A história contada na sala de aula, de maneira geral, é sob a visão europeia, etnocentrista. Livros como o recém-lançado Literatura indígena brasileira contemporânea: criação, crítica e recepção (Ed. Fi), traz um pouco de luz para uma sociedade que muitas vezes parece cega, uma vez que não consegue valorizar e ter orgulho de suas próprias raízes.

A obra de 428 páginas e cuja arte de capa foi feita pelo artista indígena Denilson Baniwa (um dos idealizadores da Radio Yandê, a primeira rádio digital indígena do país) é dividida em três partes. Nos primeiros capítulos, o espaço individual de fala é de lideranças indígenas, como Ailton Krenak, Márcia Wayna Kambeba, Olívio Jekupe, Cristino Wapichana e Daniel Munduruku, que expõem um pouco da luta de seu povo pelo mínimo: dignidade.

Resistência

“A história e seus processos colonizadores foram contados “de fora”, não contemplando a voz do indígena e dentro de um lugar que construiu uma imagem antagônica, pejorativa e inferiorizada dos povos originários. Esse caminho de longa duração construiu uma imagem nacional deslocada da memória e da contribuição dos povos indígenas — tão necessária ao fortalecimento da identidade brasileira”, explica o artista indígena Denilson Baniwa, que complementa que “está na hora de mudar equívocos e reparar os danos que são perpetuados até hoje e este livro é uma prova de como os indígenas estão preparados, só lhes faltava uma oportunidade.
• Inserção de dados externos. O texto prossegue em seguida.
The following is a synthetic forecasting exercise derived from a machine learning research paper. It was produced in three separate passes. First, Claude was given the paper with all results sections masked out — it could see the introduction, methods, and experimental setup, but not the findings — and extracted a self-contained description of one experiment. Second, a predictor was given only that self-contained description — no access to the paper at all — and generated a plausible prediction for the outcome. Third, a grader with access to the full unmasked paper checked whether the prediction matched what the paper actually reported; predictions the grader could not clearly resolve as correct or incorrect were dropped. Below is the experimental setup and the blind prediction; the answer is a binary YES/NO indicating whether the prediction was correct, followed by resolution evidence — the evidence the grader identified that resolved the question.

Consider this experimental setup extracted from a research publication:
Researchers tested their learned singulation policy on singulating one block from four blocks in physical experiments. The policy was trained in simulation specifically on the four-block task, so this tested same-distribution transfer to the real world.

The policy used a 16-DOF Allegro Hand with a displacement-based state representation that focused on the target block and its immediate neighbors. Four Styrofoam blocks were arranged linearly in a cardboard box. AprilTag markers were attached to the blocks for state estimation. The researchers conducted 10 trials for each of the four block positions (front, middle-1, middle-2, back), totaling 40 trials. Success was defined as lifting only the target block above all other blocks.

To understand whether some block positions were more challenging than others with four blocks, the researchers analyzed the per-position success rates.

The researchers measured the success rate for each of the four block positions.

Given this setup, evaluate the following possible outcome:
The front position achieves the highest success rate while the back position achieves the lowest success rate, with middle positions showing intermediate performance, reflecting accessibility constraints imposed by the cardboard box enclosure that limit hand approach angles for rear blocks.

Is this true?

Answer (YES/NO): NO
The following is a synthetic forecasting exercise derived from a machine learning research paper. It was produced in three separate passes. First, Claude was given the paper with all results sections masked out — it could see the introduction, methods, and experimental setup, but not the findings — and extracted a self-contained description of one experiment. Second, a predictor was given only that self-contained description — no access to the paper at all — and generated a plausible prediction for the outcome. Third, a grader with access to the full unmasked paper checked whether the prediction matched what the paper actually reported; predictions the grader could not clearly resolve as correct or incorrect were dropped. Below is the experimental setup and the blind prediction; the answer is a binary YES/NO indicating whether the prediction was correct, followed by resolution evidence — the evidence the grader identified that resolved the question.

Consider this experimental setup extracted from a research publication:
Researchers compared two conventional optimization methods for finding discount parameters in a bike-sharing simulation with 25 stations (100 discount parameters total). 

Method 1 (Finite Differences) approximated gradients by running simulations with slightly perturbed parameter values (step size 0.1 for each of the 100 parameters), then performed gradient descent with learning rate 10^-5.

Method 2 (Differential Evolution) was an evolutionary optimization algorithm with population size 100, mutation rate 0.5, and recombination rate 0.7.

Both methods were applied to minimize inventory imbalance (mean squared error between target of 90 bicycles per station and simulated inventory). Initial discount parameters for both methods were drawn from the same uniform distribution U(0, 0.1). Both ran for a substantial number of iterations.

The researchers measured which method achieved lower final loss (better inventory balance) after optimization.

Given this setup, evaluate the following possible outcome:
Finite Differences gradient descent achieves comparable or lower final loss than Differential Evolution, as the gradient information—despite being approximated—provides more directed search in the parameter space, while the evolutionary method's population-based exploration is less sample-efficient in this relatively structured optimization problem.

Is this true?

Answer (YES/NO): NO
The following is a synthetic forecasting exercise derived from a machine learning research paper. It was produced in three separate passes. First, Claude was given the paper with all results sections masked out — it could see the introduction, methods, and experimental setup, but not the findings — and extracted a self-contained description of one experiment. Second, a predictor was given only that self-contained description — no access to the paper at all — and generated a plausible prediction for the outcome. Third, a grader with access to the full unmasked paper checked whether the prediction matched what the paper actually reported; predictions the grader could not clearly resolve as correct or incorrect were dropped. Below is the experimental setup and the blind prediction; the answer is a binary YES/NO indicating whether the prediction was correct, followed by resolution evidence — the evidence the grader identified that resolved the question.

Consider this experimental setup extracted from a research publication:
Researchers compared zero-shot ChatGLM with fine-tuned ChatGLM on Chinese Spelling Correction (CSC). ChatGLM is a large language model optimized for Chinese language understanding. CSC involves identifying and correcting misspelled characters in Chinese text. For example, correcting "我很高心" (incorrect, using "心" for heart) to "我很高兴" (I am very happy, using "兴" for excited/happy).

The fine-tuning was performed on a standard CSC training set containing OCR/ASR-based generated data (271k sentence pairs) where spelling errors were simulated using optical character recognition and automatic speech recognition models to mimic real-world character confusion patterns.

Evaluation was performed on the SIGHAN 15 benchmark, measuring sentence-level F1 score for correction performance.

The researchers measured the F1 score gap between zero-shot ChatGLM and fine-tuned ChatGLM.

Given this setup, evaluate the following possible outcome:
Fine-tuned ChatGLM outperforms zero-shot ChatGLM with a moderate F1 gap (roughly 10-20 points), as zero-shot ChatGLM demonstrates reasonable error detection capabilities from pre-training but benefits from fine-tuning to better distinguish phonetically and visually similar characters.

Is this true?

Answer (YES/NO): NO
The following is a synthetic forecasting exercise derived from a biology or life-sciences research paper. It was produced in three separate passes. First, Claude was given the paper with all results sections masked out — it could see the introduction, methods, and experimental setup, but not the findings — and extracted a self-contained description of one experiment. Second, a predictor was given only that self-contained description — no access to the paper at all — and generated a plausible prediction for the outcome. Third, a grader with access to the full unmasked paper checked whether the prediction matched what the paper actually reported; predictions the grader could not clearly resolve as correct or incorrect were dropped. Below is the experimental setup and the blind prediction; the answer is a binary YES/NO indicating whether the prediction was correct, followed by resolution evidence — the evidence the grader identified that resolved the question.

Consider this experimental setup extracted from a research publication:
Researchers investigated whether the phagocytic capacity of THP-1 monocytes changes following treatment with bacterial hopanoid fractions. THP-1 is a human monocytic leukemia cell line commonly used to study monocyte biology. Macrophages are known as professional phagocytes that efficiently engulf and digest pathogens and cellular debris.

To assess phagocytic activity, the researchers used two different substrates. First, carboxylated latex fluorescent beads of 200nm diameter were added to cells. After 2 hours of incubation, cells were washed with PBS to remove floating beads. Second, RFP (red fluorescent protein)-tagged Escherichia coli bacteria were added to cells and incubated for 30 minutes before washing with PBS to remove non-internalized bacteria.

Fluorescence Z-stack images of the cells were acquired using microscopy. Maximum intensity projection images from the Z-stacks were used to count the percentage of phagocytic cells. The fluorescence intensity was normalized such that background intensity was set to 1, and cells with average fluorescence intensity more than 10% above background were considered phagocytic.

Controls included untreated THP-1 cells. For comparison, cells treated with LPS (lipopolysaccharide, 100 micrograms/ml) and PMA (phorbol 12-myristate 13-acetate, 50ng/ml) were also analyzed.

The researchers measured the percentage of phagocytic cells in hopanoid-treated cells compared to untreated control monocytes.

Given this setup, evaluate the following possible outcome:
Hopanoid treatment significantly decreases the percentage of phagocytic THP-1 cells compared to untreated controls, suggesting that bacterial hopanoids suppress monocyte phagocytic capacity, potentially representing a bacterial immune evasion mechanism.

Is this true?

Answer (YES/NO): NO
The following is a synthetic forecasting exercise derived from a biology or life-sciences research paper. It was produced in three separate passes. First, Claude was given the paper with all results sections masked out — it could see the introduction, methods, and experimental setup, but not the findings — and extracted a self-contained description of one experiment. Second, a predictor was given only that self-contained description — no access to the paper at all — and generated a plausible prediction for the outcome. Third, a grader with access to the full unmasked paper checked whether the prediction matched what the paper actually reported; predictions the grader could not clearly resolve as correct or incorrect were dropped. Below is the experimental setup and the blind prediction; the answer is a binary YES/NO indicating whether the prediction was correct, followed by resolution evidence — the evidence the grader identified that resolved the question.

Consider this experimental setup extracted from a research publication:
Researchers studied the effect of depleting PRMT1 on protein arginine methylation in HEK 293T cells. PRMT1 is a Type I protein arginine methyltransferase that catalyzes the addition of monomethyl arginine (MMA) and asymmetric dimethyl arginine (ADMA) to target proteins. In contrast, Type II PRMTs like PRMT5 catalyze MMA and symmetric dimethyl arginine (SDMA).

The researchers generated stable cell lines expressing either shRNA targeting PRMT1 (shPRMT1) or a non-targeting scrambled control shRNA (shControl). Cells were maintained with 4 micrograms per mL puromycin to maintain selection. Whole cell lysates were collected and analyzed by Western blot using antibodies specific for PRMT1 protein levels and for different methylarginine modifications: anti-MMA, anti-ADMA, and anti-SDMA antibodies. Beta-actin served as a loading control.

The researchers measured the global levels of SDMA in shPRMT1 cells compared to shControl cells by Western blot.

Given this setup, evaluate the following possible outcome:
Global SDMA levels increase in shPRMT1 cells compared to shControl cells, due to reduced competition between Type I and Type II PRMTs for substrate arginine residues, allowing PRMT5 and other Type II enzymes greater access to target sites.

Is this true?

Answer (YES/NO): YES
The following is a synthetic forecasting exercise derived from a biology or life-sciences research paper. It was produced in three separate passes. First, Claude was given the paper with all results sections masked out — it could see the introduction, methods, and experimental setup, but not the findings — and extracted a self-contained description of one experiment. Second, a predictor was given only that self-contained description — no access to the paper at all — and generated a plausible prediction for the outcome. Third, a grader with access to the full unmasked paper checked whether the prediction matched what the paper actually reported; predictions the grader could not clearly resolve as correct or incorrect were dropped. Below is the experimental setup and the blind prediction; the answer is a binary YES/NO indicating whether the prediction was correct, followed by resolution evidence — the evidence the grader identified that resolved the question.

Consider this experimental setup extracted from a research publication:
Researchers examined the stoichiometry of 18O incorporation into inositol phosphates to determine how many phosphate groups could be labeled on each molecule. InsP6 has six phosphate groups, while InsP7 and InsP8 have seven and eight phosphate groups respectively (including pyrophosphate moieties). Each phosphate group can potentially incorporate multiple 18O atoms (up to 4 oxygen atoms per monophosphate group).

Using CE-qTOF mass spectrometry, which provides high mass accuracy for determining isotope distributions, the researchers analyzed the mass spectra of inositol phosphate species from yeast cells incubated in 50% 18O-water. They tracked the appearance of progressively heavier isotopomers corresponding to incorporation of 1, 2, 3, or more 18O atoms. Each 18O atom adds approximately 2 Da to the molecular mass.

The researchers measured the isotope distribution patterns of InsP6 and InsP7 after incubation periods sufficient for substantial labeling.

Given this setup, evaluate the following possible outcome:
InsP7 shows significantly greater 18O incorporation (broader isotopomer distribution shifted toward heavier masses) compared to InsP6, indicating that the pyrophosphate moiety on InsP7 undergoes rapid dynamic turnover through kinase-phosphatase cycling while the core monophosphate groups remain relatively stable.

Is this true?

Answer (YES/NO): YES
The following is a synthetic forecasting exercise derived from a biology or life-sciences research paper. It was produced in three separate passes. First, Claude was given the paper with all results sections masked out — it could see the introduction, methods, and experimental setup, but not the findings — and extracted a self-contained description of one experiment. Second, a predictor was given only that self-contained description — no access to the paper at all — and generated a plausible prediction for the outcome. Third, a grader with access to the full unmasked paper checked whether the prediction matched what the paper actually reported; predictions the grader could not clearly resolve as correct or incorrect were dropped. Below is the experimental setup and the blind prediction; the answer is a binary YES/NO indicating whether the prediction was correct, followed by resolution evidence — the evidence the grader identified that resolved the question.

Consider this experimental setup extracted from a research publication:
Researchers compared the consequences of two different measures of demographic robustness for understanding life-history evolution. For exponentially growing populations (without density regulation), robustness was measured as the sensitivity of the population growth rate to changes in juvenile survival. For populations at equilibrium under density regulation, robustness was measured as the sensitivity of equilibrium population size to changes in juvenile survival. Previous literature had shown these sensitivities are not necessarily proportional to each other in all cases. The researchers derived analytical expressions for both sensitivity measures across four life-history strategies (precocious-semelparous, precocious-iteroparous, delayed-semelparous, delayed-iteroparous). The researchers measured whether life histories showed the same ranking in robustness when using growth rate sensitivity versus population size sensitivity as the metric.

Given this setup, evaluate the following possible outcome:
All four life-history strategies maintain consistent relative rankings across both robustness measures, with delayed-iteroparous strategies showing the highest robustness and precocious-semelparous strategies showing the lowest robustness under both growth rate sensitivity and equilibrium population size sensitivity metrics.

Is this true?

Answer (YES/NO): YES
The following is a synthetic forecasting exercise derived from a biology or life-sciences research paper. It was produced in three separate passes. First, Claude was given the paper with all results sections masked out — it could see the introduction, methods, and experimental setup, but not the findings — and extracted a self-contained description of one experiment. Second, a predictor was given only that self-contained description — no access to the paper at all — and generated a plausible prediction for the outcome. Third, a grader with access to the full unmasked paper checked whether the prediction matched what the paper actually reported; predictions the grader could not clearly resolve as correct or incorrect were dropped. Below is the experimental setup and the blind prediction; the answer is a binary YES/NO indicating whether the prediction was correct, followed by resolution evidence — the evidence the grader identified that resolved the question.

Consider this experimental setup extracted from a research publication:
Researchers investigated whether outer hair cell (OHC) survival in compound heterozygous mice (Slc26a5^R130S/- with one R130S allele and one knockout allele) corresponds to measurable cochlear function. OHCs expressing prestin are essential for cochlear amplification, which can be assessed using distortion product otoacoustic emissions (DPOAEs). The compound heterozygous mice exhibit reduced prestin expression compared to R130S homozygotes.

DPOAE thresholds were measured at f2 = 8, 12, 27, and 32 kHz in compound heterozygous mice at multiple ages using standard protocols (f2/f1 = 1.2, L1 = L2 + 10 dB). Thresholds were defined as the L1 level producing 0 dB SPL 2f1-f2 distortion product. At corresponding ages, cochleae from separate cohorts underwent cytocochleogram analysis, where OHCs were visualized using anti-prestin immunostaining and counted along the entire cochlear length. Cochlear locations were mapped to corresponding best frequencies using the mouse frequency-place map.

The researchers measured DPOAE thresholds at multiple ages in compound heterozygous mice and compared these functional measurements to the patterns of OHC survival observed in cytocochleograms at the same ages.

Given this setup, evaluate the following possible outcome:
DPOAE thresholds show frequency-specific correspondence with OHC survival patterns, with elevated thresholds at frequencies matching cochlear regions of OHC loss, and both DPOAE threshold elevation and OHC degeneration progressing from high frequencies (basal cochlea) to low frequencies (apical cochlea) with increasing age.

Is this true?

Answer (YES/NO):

Baniwa é o nome de uma das mais de 300 etnias indígenas presentes no Brasil e a qual Denilson pertence. Indagado sobre a representação da arte da capa do livro, que possui lápis, pincel e flecha, o indígena explica que quis representar como os povos ainda possuem suas identidades firmes mesmo acessando o universo do homem branco.

“A capa desse livro objetiva contar esta narrativa do ponto de vista indígena, pois por motivos diversos nós indígenas tivemos que nos adaptar e aprender estas ferramentas para sobreviver — ir à universidade e dominar as linguagens sem esquecer quem somos. A ilustração é a representação disto: de como os indígenas conseguem manter sua cultura ao mesmo tempo que podem acessar conhecimentos não indígenas, incluindo conhecimentos considerados intelectuais como a literatura e arte”, conclui Baniwa.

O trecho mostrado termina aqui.